## Required actions
1. Answer these about the thread on moving zeros to the front of a list:
(a) What values does the variable array hold in the posted code?
(b) Into which two lists does the posted code append the items?
(c) Which function does Answer 1 propose using?
2. Show each line of the records that contains the word "black", where case counts.

## Excerpt
<<<<
How do I place the zeros at the top of list and 1's in the last?

Question

I have written a code that takes place the zeros at the top of list and 1's at the end of it , but it increases the space and time complexity . How can I reduce the complexity of code.

Code:

array = [0, 1, 0, 1, 1, 0]
new_list = []
new_list1 = []
for i in array:
    if i == 0:
        new_list.append(i)
    else:
        new_list1.append(i)

print(new_list + new_list1)

Answer 1

with sum (in case you are allowed to use sum, not clear from the question )

array = [0, 1, 0, 1, 1, 0]
n_ones = sum(array)
>>>>
## Task data
<<<<
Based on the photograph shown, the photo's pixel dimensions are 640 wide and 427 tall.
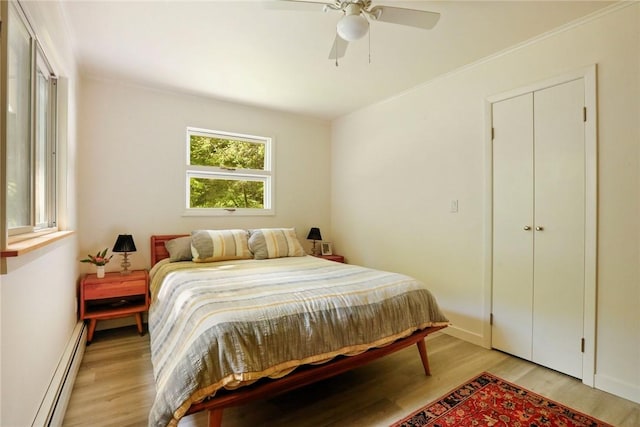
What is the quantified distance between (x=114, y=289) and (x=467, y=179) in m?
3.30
>>>>
<<<<
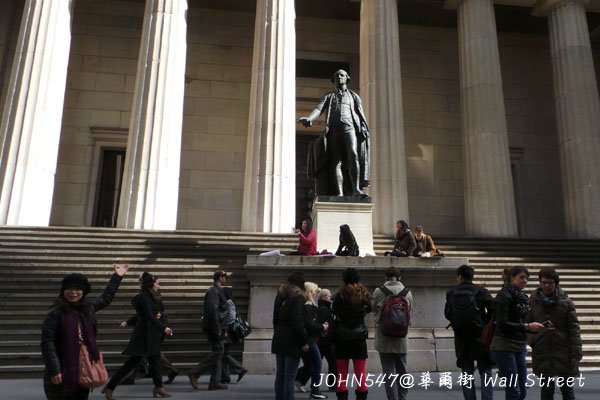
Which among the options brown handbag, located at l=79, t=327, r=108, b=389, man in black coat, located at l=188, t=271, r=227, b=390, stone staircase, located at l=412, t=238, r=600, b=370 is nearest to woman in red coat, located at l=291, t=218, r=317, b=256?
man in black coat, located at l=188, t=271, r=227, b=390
>>>>
## List of solutions
1.
(a) [0, 1, 0, 1, 1, 0]
(b) new_list and new_list1
(c) sum

2.
Which among the options brown handbag, located at l=79, t=327, r=108, b=389, man in black coat, located at l=188, t=271, r=227, b=390, stone staircase, located at l=412, t=238, r=600, b=370 is nearest to woman in red coat, located at l=291, t=218, r=317, b=256?
man in black coat, located at l=188, t=271, r=227, b=390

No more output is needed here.